Brussels – “We are monitoring the global situation very closely to understand what the economic consequences might be.” These few, clear words were spoken by Christine Lagarde, President of the European Central Bank (ECB), who is concerned about the attacks by the United States and Israel on Iran and a war that is spreading across the Arabian Peninsula. The ongoing war in the region is causing oil prices to soar, reaching their highest levels since January 2025 and raising fears of higher electricity bills for households and businesses.
There is the spectre of repercussions for growth and, above all, inflation.

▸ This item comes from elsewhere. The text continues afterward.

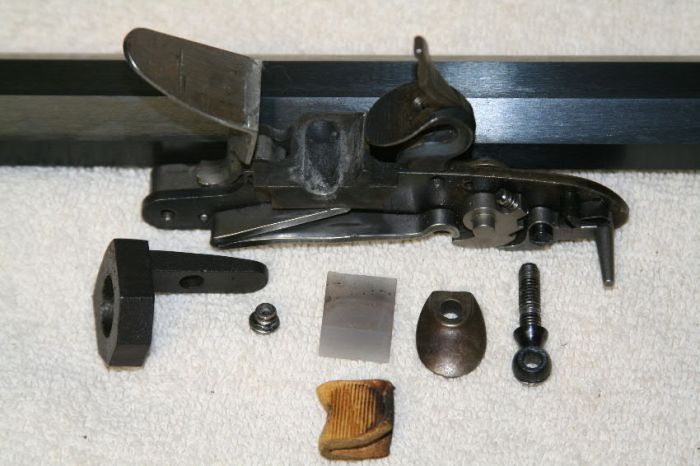 The fired flintlock is now disassembled and ready for cleaning.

It is precisely this second aspect that worries the ECB and its president, who are aware that the work done so far to reduce and stabilise prices after the outbreak of war in Ukraine and the resulting energy crisis could be undermined by new developments on the international stage. The unspoken fear is precisely a new energy shock that could trigger new inflationary spirals. These are the “economic consequences” Lagarde refers to when she talks about current events.
The ECB President speaks at a conference entitled “Closing the gender gap in financial literacy”, organised by the European Central Bank itself ahead of International Women’s Day. But Lagarde knows she cannot avoid the topic of the war in the Middle East, so she mentions it, touches on it briefly, and then moves on, because these events risk changing everything.
The ECB’s Governing Council will meet again in two weeks (18–19 March) to take monetary policy decisions. In February, an interest rate cut was ruled out due to uncertainties linked to conflicts. And now, the outbreak of war in Iran, with its new uncertainties, is unlikely to lead to a rate cut. At best, rates could once again be kept on hold at current levels (2 per cent for deposits with the central bank, 2.15 per cent for main refinancing operations, and 2.40 per cent for marginal refinancing operations).